* _What is needed_: Reproduce word for word the part of the lines below that opens with the line containing "Which one within" and closes with the last line, including both of those lines.

* _Data provided_:
## start
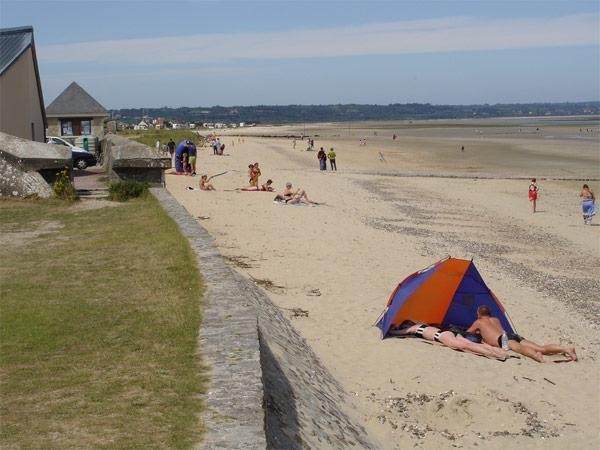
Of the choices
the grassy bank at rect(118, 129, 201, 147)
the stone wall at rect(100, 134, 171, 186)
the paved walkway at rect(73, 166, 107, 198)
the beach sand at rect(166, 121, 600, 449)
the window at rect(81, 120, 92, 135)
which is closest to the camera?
the beach sand at rect(166, 121, 600, 449)

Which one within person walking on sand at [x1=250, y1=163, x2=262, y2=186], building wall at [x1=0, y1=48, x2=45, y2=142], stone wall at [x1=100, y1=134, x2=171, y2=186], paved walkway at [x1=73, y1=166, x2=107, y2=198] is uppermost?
building wall at [x1=0, y1=48, x2=45, y2=142]

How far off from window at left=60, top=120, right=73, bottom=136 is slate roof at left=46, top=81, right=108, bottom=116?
53 cm

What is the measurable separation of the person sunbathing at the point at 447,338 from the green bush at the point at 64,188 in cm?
832

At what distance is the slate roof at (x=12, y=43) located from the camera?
889 inches

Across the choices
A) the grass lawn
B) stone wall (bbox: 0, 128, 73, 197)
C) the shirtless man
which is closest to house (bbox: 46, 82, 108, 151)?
stone wall (bbox: 0, 128, 73, 197)

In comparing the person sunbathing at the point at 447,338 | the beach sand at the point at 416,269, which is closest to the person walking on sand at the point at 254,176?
the beach sand at the point at 416,269

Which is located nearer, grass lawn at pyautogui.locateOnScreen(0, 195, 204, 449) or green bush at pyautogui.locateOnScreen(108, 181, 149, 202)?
grass lawn at pyautogui.locateOnScreen(0, 195, 204, 449)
## end
* _Result for this task_:
Which one within person walking on sand at [x1=250, y1=163, x2=262, y2=186], building wall at [x1=0, y1=48, x2=45, y2=142], stone wall at [x1=100, y1=134, x2=171, y2=186], paved walkway at [x1=73, y1=166, x2=107, y2=198] is uppermost?
building wall at [x1=0, y1=48, x2=45, y2=142]

How far off from window at left=60, top=120, right=73, bottom=136 is slate roof at left=46, top=81, right=108, bottom=116?
53 cm

What is the measurable separation of the person sunbathing at the point at 447,338 from the green bush at the point at 64,188 in cm?
832

At what distance is the slate roof at (x=12, y=43) located from the camera?
889 inches

Across the choices
A) the grass lawn
B) stone wall (bbox: 0, 128, 73, 197)
C) the shirtless man
which is closest to house (bbox: 46, 82, 108, 151)?
stone wall (bbox: 0, 128, 73, 197)

In comparing the person sunbathing at the point at 447,338 | the beach sand at the point at 416,269, which is closest to the person walking on sand at the point at 254,176?
the beach sand at the point at 416,269

Which is located nearer, grass lawn at pyautogui.locateOnScreen(0, 195, 204, 449) or green bush at pyautogui.locateOnScreen(108, 181, 149, 202)?
grass lawn at pyautogui.locateOnScreen(0, 195, 204, 449)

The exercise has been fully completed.